**ARTICLE:**
========

This helps the system distinguish between words that merely appear
once, ambiguously and those that are used repeatedly with
unambiguous semantics. A further consideration is the confidence
that the features are assigned to the correct attributes types and
correct object. For example, "Washington" might refer to a
location, government, university, person or company. IR techniques
such as NER attempt to disambiguate this from the surrounding
context to assign attribute types and calculate confidence
measures. The attribute type and confidence can be improved by
comparing the features to sets of vocabularies 35 for known
locations, company names, and categories of services and products.
This helps the extraction agent determine that a feature is a known
term within the assigned attribute type and also the number of
similar features with which it may be confused. The extraction
agent may further compare the feature and attribute type with the
known attribute values of organizations involved in the
relationship from database 5. Thus, if the feature "Washington" is
likely to refer to a company and the vendor entering the case study
is called "Washington LLP" located in Florida, then the extraction
agent increases the likelihood that the attribute type is a company
AND that the feature should be assigned to the vendor data
object.
[0054] The extraction agent can compare the confidence/probability
measure to threshold values to determine whether and where to
assign the feature, e.g. the thresholds for setting, replacing or
merely corroborating attributes may be different. In cases where
the confidence is too low, the extraction agent may provide, via
the UI, a way for the user to confirm features, the proposed
attribute types and proposed data object. For example, the
ambiguous feature "Washington" may be displayed to the user as a
possible vendor location attribute, client location attribute, or
client name. In the absence of user-confirmation, these features
may be assigned as keywords of the evidence document and stored
with the evidence or relationship data object.

========

**EXTRACTED RECORDS:**
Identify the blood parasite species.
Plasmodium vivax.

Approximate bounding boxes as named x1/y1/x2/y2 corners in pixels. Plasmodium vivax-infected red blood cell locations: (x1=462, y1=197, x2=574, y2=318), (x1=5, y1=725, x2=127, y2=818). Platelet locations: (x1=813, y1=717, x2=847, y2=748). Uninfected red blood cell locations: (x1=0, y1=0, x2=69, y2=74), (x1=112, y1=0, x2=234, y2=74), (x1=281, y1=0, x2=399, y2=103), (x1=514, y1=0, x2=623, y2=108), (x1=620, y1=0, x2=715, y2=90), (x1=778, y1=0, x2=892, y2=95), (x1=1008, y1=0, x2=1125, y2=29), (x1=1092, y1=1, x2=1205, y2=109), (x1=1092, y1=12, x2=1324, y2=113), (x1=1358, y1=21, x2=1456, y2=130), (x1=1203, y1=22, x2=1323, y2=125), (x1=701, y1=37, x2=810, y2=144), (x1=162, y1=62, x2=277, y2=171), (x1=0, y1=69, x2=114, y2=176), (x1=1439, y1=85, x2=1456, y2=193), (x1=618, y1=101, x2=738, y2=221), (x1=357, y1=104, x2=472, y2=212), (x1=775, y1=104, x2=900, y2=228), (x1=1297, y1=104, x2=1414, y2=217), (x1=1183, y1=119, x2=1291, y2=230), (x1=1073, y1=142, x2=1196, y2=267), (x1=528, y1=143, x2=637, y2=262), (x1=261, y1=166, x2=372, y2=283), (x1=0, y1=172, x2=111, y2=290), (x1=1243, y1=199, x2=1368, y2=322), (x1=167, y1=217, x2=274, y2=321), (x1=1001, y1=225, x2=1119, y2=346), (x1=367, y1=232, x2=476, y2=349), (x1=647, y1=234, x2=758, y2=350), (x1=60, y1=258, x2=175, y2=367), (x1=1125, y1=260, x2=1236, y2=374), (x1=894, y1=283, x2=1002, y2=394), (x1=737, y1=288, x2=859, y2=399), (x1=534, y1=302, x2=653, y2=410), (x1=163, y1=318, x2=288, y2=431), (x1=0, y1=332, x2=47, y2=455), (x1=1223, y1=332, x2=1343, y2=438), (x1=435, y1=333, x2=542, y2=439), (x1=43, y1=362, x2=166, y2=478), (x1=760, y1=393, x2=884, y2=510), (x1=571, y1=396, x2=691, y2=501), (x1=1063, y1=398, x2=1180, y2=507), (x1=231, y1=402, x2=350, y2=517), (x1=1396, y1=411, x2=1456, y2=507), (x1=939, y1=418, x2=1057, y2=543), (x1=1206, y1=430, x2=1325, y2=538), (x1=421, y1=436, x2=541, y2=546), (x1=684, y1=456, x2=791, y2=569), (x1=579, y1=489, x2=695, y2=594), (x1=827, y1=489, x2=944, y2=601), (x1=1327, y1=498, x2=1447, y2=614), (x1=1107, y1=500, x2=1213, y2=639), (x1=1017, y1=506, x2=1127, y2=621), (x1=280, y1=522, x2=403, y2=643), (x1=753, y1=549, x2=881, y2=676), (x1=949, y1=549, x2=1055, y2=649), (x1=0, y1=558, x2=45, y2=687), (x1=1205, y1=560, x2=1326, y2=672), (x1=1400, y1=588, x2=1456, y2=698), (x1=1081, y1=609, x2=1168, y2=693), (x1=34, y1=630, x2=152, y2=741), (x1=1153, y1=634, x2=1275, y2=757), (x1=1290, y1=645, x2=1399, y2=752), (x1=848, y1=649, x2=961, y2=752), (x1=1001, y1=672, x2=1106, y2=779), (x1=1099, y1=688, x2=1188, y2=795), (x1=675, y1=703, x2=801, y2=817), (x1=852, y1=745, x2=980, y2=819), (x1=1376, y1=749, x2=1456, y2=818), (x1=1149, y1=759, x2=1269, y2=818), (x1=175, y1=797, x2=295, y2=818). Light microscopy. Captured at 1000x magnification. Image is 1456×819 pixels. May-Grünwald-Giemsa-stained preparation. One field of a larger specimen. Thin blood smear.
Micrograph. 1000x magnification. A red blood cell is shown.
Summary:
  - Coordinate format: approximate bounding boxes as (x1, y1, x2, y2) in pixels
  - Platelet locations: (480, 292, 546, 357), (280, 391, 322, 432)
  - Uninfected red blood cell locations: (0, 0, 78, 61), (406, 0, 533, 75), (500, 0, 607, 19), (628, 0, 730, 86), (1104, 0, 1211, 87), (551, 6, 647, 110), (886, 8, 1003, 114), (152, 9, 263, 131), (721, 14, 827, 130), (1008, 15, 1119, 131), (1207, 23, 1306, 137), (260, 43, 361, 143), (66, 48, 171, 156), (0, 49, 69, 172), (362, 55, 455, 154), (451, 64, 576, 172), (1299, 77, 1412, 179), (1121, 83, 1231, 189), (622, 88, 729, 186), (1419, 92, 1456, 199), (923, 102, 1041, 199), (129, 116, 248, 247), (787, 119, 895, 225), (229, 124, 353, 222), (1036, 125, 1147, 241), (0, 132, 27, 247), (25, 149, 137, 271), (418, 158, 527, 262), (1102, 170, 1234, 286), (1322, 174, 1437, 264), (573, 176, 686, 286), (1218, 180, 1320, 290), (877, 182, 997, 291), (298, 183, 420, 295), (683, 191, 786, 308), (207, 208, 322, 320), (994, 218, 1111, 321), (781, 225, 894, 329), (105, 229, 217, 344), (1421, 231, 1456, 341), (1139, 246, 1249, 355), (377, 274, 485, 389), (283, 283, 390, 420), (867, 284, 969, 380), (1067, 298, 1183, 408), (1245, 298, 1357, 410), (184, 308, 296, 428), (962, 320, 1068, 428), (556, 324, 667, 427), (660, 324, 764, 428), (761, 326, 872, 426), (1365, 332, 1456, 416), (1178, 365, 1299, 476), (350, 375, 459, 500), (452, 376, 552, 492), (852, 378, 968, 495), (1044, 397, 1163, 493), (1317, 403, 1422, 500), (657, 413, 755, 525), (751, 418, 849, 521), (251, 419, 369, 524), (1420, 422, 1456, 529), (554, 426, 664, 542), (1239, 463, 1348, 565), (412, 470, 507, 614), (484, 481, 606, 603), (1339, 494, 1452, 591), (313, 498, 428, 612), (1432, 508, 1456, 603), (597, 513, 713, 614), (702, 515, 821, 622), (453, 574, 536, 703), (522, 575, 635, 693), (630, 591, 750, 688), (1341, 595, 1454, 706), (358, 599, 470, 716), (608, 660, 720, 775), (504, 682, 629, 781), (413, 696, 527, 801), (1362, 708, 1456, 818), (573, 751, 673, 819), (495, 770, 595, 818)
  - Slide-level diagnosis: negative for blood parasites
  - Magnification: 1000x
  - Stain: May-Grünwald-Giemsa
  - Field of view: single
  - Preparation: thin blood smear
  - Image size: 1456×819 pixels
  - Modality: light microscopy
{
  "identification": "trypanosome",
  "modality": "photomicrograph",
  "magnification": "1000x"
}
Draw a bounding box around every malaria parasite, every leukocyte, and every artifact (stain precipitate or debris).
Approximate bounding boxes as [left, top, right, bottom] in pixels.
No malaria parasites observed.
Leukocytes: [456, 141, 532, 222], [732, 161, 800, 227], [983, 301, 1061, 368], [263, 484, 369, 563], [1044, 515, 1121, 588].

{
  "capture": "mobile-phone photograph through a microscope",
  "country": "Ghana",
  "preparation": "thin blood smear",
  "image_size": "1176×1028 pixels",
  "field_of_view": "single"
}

========

**WORK TO DO:** Summarize the excerpt on how an extraction agent assigns features in two sentences.

**TASK SOLUTION:** The extraction agent uses techniques such as NER, comparisons with vocabularies of known locations, company names and service and product categories, and the known attribute values of the organizations in the relationship to work out the likely attribute type and data object for an ambiguous feature like "Washington" and how confident that assignment is. It checks this confidence against thresholds, and when confidence is too low it can let the user confirm the feature through the UI, or, without that confirmation, assign the feature as a keyword of the evidence document stored with the evidence or relationship data object.